I am looking into using R's targets
but I am struggling to have it accept multiple file outputs.
For example, I want to be able to take a dataset, create a train/test split and write each dataset to a separate file.
An MWE would be
_targets.R
library(targets)
source("R/functions.R")
set.seed(124)
list(
# created using write.csv(mtcars, "data/mtcars.csv")
tar_target(raw_data, "data/mtcars.csv", format = "file"),
tar_target(data, read.csv(raw_data),
# this throws an error here:
tar_target(train_test, split_dataset(data), format = "file"),
# this only shows how I would try to use the train/test datasets
tar_target(model, train_model(train_test)),
tar_target(eval, eval_model(model, train_test))
)
where split_dataset()
is defined in R/functions.R
split_dataset <- function(data) {
idx <- sample.int(nrow(data), 0.8 * nrow(data))
train <- data[idx, ]
test <- data[-idx, ]
write.csv(train, "data/train.csv")
write.csv(test, "data/test.csv")
return(c("data/train.csv", "data/test.csv"))
}
One alternative would be to use a list list(train = train, test = test)

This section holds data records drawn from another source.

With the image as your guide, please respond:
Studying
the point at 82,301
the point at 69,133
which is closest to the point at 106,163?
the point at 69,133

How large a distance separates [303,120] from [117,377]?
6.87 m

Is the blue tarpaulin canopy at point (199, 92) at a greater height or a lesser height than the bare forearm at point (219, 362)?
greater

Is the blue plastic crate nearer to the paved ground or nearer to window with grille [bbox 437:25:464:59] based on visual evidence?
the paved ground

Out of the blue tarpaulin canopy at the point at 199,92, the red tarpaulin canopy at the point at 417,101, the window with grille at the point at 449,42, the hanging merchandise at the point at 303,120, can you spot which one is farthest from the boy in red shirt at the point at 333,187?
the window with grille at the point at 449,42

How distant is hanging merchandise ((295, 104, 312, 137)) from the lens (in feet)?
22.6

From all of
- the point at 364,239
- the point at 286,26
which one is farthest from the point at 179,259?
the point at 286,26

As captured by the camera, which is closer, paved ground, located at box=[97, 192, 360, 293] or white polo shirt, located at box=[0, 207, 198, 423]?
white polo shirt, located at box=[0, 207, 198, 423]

but I want to be able to access either dataset if possible and save the datasets as separate files.
Another alternative approach would be to define the index in the targets list, split the dataset and write each dataset in a separate target. If possible I would like to condense the steps into one (as shown above) to make the targets file easier to understand.